Government expected to announce that indoor dining to shut for six weeks

 Yamamori restaurant on Dublin’s South Great George’s Street, closed during April 2020. File photograph: Gareth Chaney/Collins

Yamamori restaurant on Dublin’s South Great George’s Street, closed during April 2020. File photograph: Gareth Chaney/Collins

 

As ministers prepare to announce fresh anti-virus restrictions for the hospitality sector, representatives of the industry say they will accept a longer and deeper shutdown to keep infection rates dampened if the Government significantly beefs up taxpayer compensation paid to operators.

Restaurateurs and publicans are bracing this week for an expected further shutdown of the hospitality sector, which public health officials blame in part for causing a recent spike in infection rates, although they have yet to produce statistical evidence to illustrate how hospitality affects the spread.

The hospitality industry expects a prolonged ban on indoor dining at bars and restaurants to be announced on Tuesday, the potential for which has already been signalled by ministers.

Estimates within the sector range from an initial three-week shutdown followed by a review, to a possible six-week shutdown, to growing fears among some operators that they might be effectively shut until after St Patrick’s Day with a 12-week closure order.

The Licensed Vintners Association (LVA), which represents more than 700 pubs in the capital, including more than 200 so-called “wet pubs” ordered closed since before St Patrick’s Day of this year, said the current strategy for fighting the virus has “failed”. When it was pointed out to its chief executive Donall O’Keeffe that any alternative strategies would likely involve prolonged shutdown, he said this could be “tolerated” if the Government doubled payments under the Covid Restrictions Support Scheme (CRSS).

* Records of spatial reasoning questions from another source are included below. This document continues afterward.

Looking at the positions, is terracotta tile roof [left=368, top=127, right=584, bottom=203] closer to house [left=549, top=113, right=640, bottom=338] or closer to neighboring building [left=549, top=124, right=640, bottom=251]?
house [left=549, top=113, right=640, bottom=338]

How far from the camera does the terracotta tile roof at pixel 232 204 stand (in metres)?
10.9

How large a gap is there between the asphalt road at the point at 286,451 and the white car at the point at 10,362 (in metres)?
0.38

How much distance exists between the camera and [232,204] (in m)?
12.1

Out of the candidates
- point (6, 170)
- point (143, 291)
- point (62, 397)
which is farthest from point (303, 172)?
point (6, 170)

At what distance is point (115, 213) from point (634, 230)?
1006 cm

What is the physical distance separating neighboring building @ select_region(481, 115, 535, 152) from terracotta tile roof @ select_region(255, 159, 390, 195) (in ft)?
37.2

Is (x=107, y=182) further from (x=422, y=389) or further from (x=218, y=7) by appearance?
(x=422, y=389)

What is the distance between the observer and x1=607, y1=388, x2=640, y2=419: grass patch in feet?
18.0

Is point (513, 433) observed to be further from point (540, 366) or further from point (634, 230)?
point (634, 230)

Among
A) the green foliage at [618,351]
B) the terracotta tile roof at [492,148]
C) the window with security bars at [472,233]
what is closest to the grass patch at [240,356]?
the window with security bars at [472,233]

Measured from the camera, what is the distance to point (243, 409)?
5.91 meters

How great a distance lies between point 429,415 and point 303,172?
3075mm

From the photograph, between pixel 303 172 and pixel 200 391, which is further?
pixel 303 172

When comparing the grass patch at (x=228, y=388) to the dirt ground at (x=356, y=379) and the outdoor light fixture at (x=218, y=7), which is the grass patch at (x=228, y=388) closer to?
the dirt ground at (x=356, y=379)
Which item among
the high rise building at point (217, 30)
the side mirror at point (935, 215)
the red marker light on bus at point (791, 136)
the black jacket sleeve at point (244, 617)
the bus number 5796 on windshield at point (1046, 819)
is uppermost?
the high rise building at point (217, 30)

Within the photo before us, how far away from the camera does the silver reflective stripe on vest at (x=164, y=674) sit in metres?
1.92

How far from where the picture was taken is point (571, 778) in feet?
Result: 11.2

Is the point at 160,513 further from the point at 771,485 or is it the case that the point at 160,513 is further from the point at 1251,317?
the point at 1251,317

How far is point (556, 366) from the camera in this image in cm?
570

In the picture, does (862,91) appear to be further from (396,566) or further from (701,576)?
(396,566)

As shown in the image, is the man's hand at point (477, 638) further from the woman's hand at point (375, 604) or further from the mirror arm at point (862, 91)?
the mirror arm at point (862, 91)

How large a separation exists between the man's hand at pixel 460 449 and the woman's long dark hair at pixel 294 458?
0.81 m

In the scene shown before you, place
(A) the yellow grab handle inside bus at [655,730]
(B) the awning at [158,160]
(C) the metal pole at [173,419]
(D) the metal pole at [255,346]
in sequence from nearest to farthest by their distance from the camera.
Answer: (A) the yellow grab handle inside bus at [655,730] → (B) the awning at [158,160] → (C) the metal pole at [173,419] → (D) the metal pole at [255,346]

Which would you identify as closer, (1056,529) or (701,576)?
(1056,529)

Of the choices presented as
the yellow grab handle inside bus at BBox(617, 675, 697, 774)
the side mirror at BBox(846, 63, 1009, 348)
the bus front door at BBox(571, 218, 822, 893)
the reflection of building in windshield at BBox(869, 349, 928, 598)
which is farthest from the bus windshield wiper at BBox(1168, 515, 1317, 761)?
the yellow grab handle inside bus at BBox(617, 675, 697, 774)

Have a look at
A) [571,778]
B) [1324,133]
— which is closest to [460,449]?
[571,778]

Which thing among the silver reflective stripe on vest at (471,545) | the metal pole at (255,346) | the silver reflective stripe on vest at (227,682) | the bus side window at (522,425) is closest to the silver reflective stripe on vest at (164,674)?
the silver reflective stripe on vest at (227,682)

CRSS allows operators to claim up to 10 per cent of average weekly turnover in State compensation during forced closures, but many businesses say it does not allow them meet their fixed costs.

“It has been suggested to us that there is potentially a six-week closure coming. The real issue in the hospitality sector is under what circumstances will we be allowed reopen?” said Mr O’Keeffe.

“Will it not be until after the vaccine has kicked in? That’s the fear. CRSS is welcome but not enough on its own. If they doubled it, businesses might be able to tolerate longer closure.”

Adrian Cummins, chief executive of the Restaurants Association of Ireland, said he had heard suggestions from within Government that a three-week closure is on the cards initially, but there are fears it could be extended. He called on the Government to announce a fresh compensation package for the sector, in exchange for potential agreement to shut down for longer to beat the virus.

“The compensation would need to be at the right level to keep operators afloat. We would need to sit down and agree to it,” he said, suggesting that CRSS would have to be “a multiple” of its current level to help his members cover the cost of a forced closure.

Eoghan O’Mara Walsh, chief executive of the Irish Tourism Industry Confederation umbrella group, said it would also be seeking further compensation for the sector if there is another closure for “any significant length”, while he criticised the fact that CRSS was not available to some businesses.

“If an adequate compensation package is available, the industry would be prepared to take a longer period of enforced shutdown.”

The industry expects a fresh closure order beginning December 28th, although in practice, this would mean many outlets closing on Christmas Eve and not reopening.